Trinidad and Tobago fishers hope water monitoring buoy will ease oil spill fears

Published on
November 21, 2017

Trinidad and Tobago's Institute of Marine Affairs (IMA) recently deployed a water quality monitoring buoy with the aid of local fishermen, in response to ongoing tensions between the artisanal fishers and big industry over the source of pollution in the Gulf of Paria and subsequent fish kills.

The buoy, which was deployed approximately a mile and a half from the Claxton Bay Fishing Depot at a location chosen by the fishermen in the Gulf of Paria, is a proof of concept whose success will likely lead to other such buoys being deployed in the country's waters.

A recent oil spill on Trinidad's historic Chaguaramas Peninsula, where a U.S. military base was located during World War II, led to calls by the nonprofit Fishermen and Friends of the Sea of Trinidad and Tobago for someone to be held accountable. The spill, which was blamed on the state oil company, Petrotrin, occurred in April of this year and reached as far as Venezuela, the Dutch Islands, and Mexico, leading to Venezuelan NGOs demanding reparation, according to one local media report.

Trinidad and Tobago's economy is built on oil and gas and many of the world's major fossil fuel extraction companies operate in the country, and share its waters with local fishermen.

 “The project came as a direct response to the IMA’s investigation of fish kills and oil spills in the Gulf of Paria in recent months and the private partners sector also responded through the use of their resources to do their part for the national interest,” IMA Acting Deputy Director Rahanna Juman said.

The buoy, which comes with a digital cellular connection provided by Digicel; a cloud platform provided by Microsoft Azure; and an Internet of Things (IoT) platform to filter and process all the information, provided by Fujitsu Caribbean, is equipped with sensors to measure hydrocarbons, salinity, temperature, turbidity and other changes in water quality.

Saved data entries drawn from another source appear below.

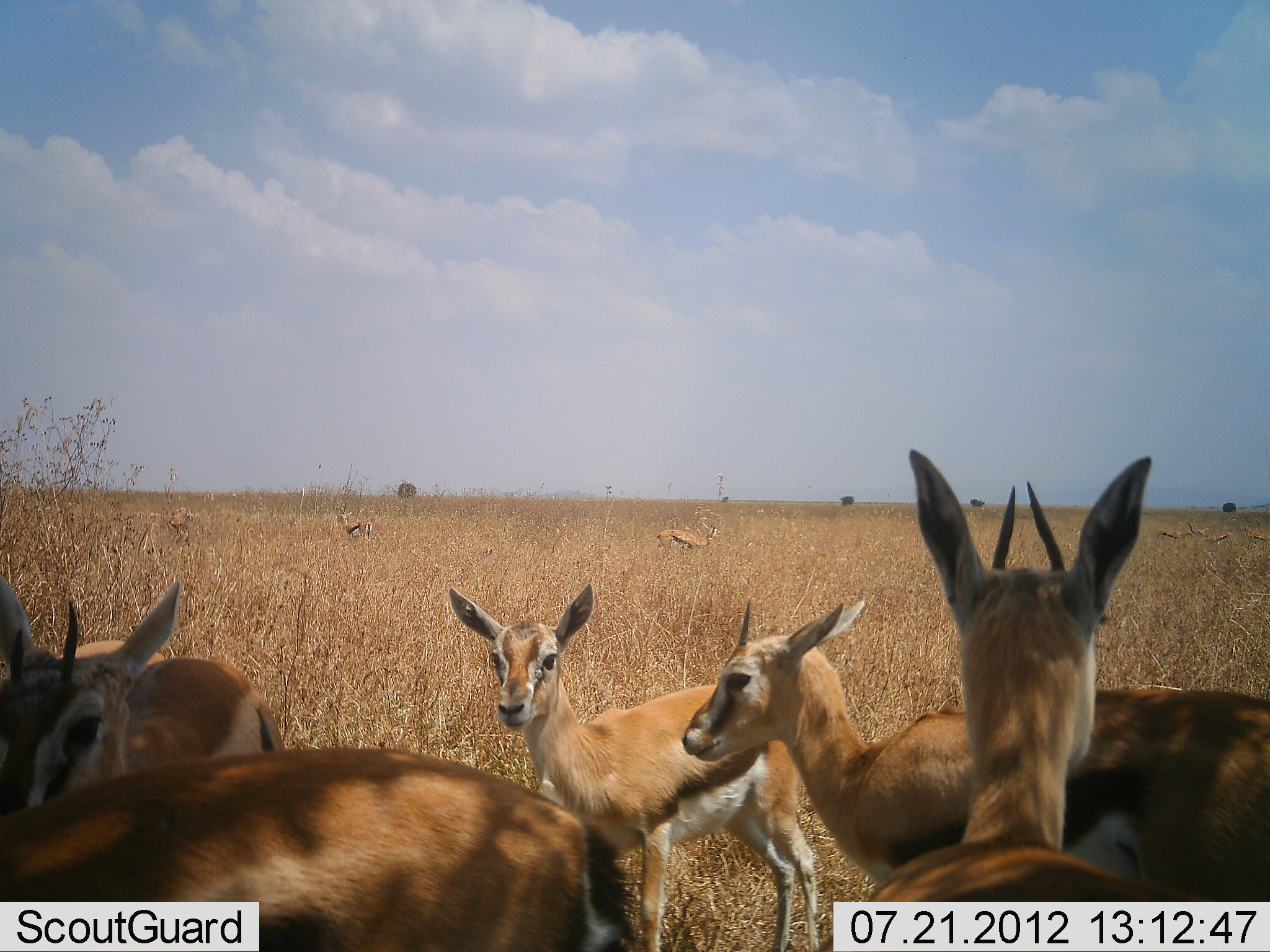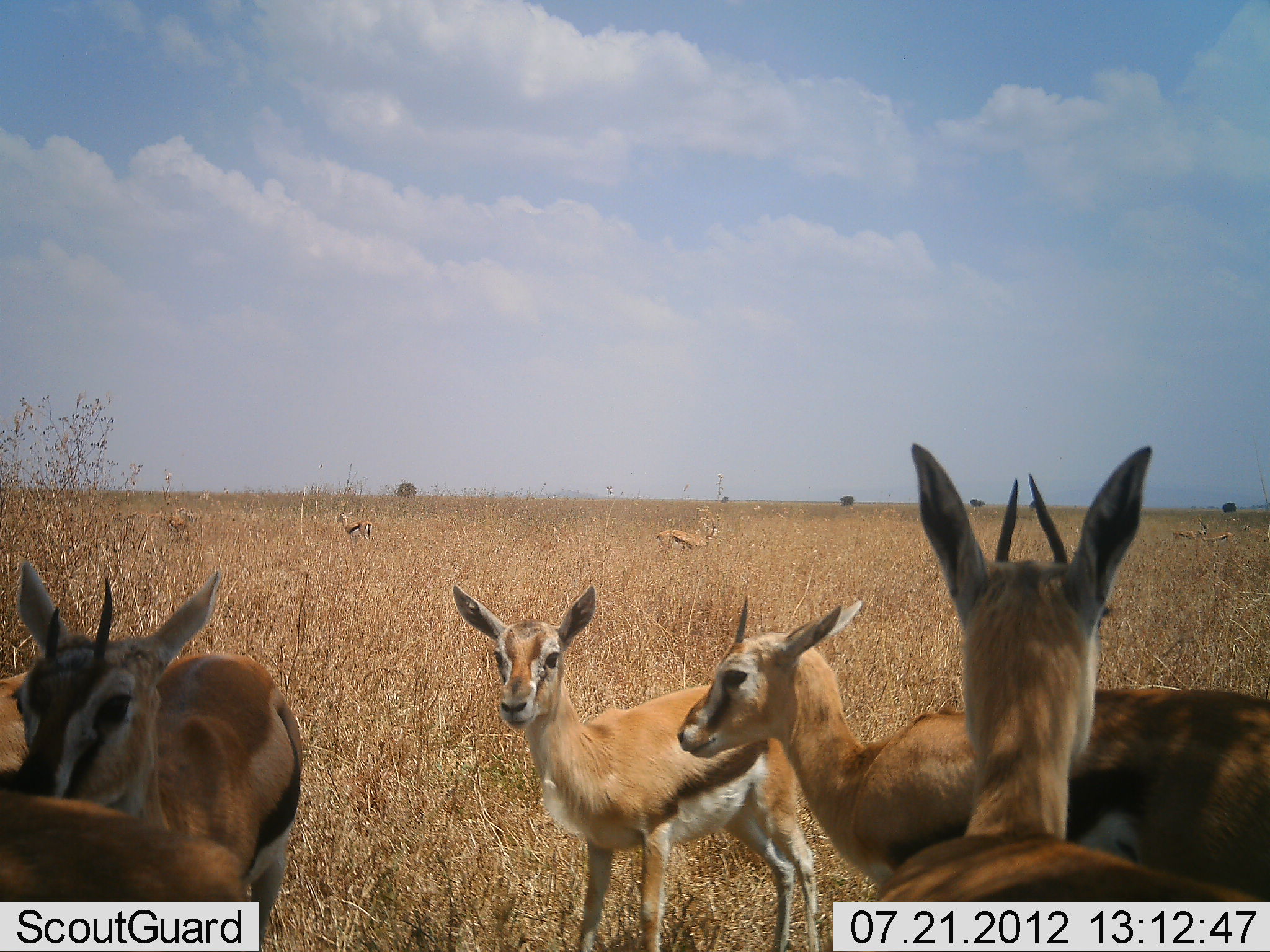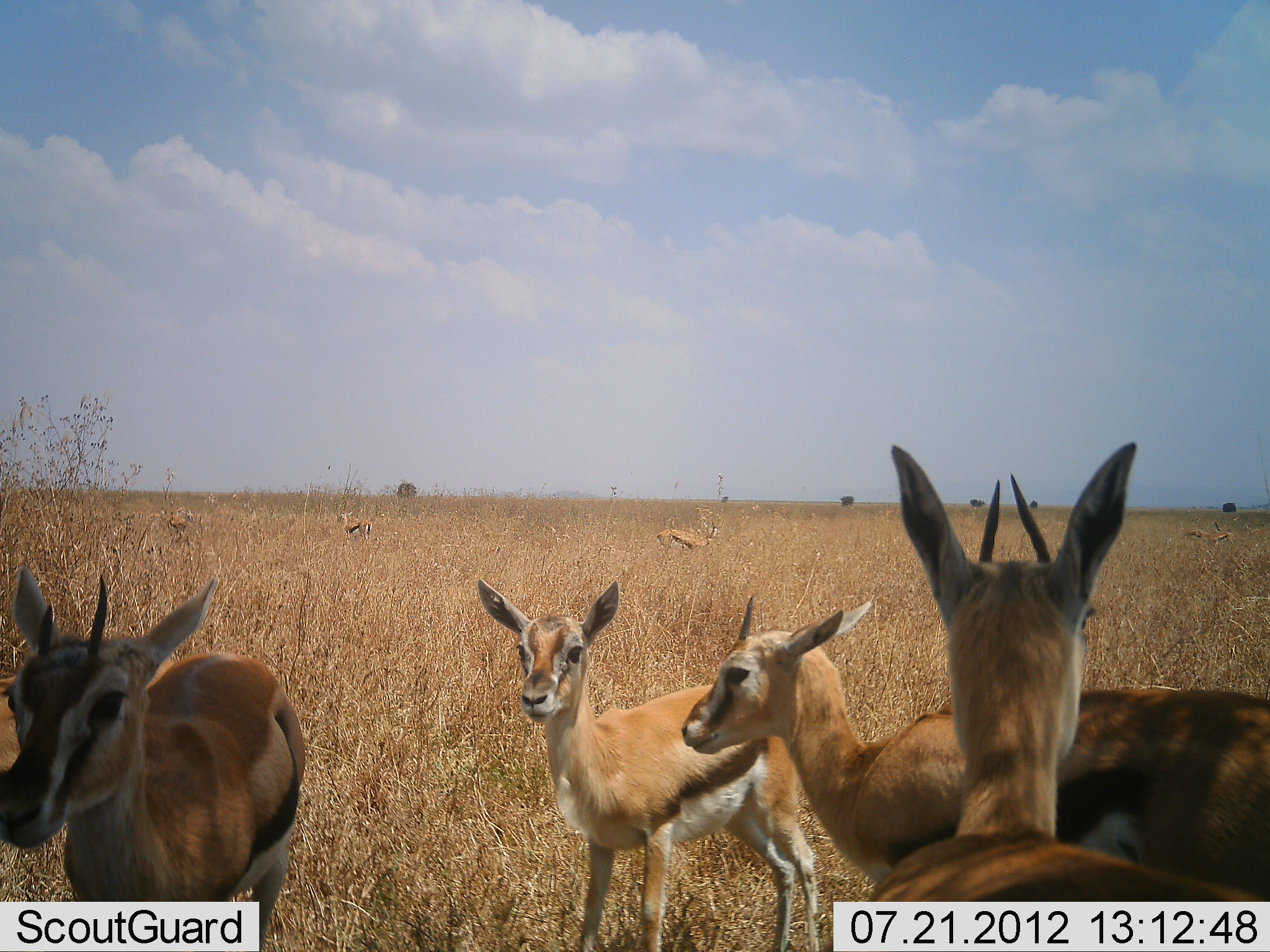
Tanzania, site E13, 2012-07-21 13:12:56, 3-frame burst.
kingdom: Animalia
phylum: Chordata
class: Mammalia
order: Artiodactyla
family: Bovidae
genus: Eudorcas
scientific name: Eudorcas thomsonii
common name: thomson's gazelle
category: gazellethomsons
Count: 9.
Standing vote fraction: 100%.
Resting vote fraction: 0%.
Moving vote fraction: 20%.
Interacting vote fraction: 0%.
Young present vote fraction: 50%.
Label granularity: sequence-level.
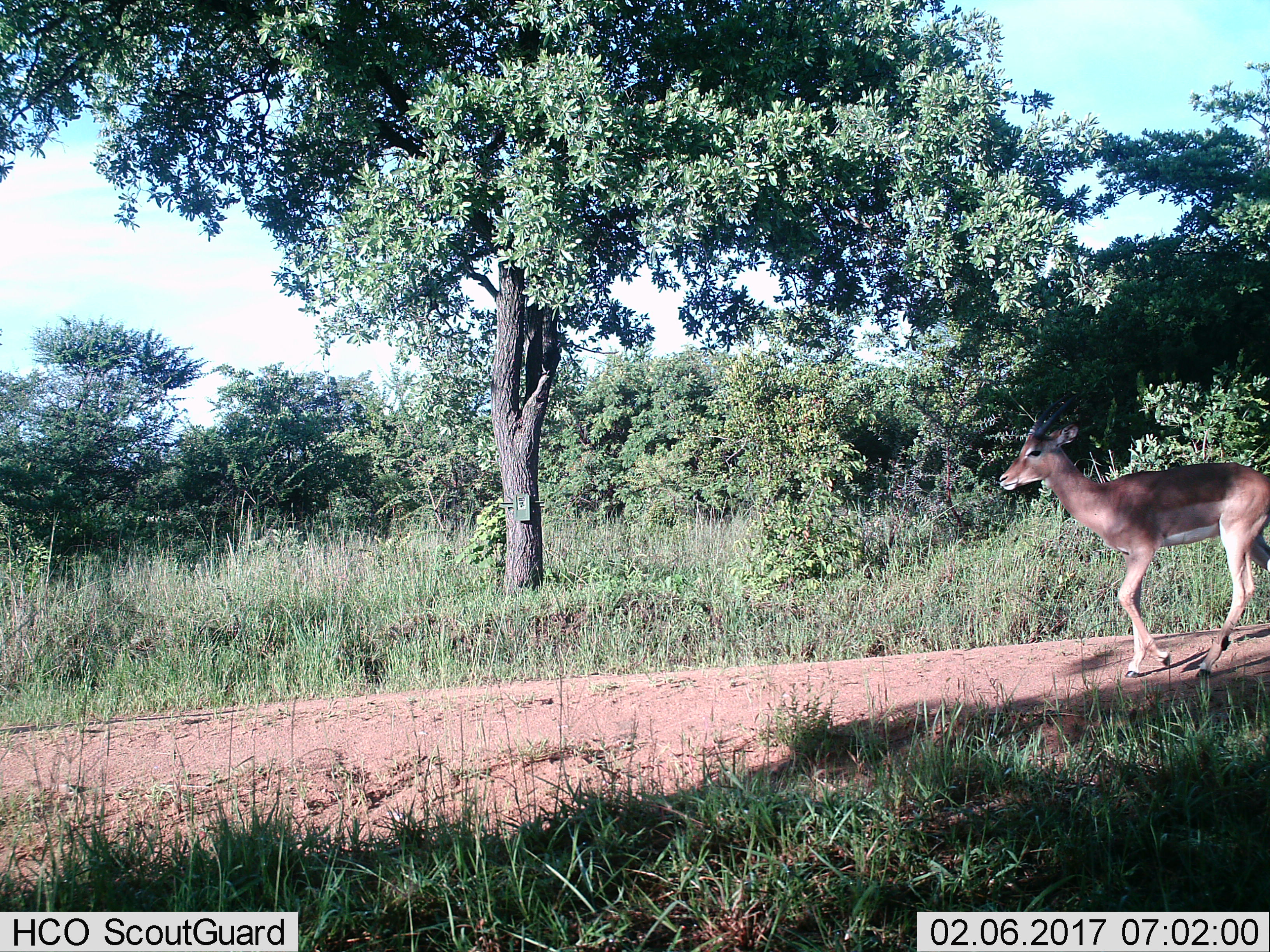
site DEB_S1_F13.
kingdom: Animalia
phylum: Chordata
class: Mammalia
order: Artiodactyla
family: Bovidae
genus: Aepyceros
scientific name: Aepyceros melampus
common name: impala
Impala (Aepyceros melampus), count 1. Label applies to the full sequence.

 “The specially designed buoy is equipped with underwater sensors positioned to provide real time data and critical insight into levels of pollution and other changes to the marine environment that can better inform stakeholders about environmental incidents such as previously untraceable oil spills and previously inexplicable fish kills,” a release from the IMA said.

“The instrument could pick up substances and identify which company [the pollution] is coming from.Previously, if an oil spill happens and they come 48 hours later [to collect samples], you could never get that data, and the companies always try to defend themselves because they do not want to be held accountable,” Kishore Boodram, president of the Claxton Bay Fishing Association, told SeafoodSource.

Juman, of the IMA, Juman told SeafoodSource via email that the buoy will help reduce the time between when an oil spill begins and when it is investigated.

 “Many times when reports are received and a team is mobilized to go out and investigate a reported fish kill, due to the lapse between the start of the event and the time of the investigation, the cause of the incident such as a fish kill remains inconclusive,” Juman said.